Warm Showers is a “…a free worldwide hospitality exchange for touring cyclists. People who are willing to host touring cyclists sign up and provide their contact information, and may occasionally have someone stay with them and share great stories and a drink.” I benefited from the Warm Showers network last summer when I did the ride from Seattle to Milwaukee, staying at people’s homes along the way. It was great to meet other cyclists and share the stories of my trip in real-time.
When the ride ended last summer, I decided to be a host for Warm Showers, and started to look forward to the opportunity of having bicycle tourists stay at our house. Fortunately (and somewhat unfortunately for me), there are a plethora of hosts in the greater Milwaukee area, making it statistically unlikely that I’d have the opportunity to host someone.
That changed yesterday, when Alan Thompson contacted me, asking if he could spend the night at our house. Which he did, and it was wonderfully mutually beneficial. Alan, a seasoned cyclists and author of One Time Around: A Solo World Bicycle Journey, enjoyed dinner at our place, had a chance to do some laundry, and engaged in ample conversation over a couple of beers. I benefited by listening to Alan’s stories, asking him all kinds of questions about his world travels as well as his current bike ride which has taken place over the last 9 months: he’s traveled over 9,000 miles around the perimeter of the country. Alan is an inspiration, and thanks to the Warm Showers network, I am once again inspired to do another bike tour.
Alan is riding for 2 causes: to raise funds and support for Habitat for Humanity and Save the Children. To find out more, or make a donation, click here.
One of the classes I currently teach is GS 1003: Freshmen Studies 3. It’s the third course in a sequence of courses that teach first-year students how to think and communicate like college students. It’s a challenge to teach the course to engineering students, simply because they’re wicked smart.
Yesterday, I had my students give presentations on the class’ theme: the relationship between technology and interpersonal communication. They are required to use Skype to video into the classroom, just so they can experience the distance created by virtually communicating with an audience. More importantly, they have to figure out how to engage the audience in such a way that the virtual aspect of the presentation is mitigated by pushing the “engagement level” of a presentation.
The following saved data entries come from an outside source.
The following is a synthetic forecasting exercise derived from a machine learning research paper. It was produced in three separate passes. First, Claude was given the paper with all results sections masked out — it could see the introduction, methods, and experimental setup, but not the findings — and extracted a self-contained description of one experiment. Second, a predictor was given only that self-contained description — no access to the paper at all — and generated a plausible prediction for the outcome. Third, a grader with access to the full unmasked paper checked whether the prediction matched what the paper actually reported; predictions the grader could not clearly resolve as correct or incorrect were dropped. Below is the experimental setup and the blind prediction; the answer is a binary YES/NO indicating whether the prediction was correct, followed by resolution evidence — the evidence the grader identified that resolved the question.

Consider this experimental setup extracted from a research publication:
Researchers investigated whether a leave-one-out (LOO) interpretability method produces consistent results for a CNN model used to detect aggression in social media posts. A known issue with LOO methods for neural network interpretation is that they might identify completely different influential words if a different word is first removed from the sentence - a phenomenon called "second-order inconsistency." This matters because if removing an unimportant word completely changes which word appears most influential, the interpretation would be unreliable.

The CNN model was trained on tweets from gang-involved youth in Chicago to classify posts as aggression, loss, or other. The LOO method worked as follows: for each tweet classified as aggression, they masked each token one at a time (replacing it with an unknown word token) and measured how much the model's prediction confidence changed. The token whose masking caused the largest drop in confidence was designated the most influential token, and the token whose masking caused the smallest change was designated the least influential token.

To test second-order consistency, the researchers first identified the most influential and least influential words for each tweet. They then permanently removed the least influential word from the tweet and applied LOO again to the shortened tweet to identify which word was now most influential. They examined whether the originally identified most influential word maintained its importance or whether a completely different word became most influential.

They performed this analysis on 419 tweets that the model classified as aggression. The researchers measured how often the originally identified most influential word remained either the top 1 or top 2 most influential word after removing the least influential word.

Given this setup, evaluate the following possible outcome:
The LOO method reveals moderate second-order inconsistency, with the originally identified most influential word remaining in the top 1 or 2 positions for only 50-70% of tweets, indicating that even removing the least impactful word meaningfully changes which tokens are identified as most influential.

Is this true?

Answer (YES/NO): NO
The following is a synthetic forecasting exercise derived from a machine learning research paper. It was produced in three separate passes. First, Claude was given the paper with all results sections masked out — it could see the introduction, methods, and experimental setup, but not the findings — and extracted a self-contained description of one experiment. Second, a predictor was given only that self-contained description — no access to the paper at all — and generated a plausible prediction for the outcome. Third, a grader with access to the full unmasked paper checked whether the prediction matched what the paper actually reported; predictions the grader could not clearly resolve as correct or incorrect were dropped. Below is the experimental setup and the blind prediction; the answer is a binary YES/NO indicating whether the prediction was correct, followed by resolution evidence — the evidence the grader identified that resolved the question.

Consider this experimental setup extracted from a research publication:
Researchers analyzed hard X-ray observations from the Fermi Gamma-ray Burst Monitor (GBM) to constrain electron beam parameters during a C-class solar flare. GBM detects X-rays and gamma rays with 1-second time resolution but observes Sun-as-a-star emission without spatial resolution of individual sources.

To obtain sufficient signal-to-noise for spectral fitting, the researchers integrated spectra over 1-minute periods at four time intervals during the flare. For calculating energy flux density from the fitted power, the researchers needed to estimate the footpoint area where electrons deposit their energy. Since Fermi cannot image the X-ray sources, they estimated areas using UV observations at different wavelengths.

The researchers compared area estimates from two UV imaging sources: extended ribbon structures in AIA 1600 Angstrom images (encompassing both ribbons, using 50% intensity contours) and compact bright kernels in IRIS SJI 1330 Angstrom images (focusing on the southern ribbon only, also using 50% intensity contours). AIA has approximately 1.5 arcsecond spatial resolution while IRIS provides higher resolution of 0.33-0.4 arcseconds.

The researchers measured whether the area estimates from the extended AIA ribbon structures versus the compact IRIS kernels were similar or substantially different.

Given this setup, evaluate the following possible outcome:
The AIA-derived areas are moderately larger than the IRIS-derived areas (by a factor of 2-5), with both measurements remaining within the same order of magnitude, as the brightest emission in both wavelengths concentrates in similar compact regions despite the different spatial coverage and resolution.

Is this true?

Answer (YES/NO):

Gunther, one of my prize students, did this by taking our class on a tour of campus–by using his drone. Imagine our class, sitting in a classroom, watching Gunther present via Skype as his drone camera is projected on a screen through an LCD projector. You have to admit–that’s pretty cool. And it’s a great way of illustrating why I love teaching students who are learning how to be engineers. They make learning like this happen.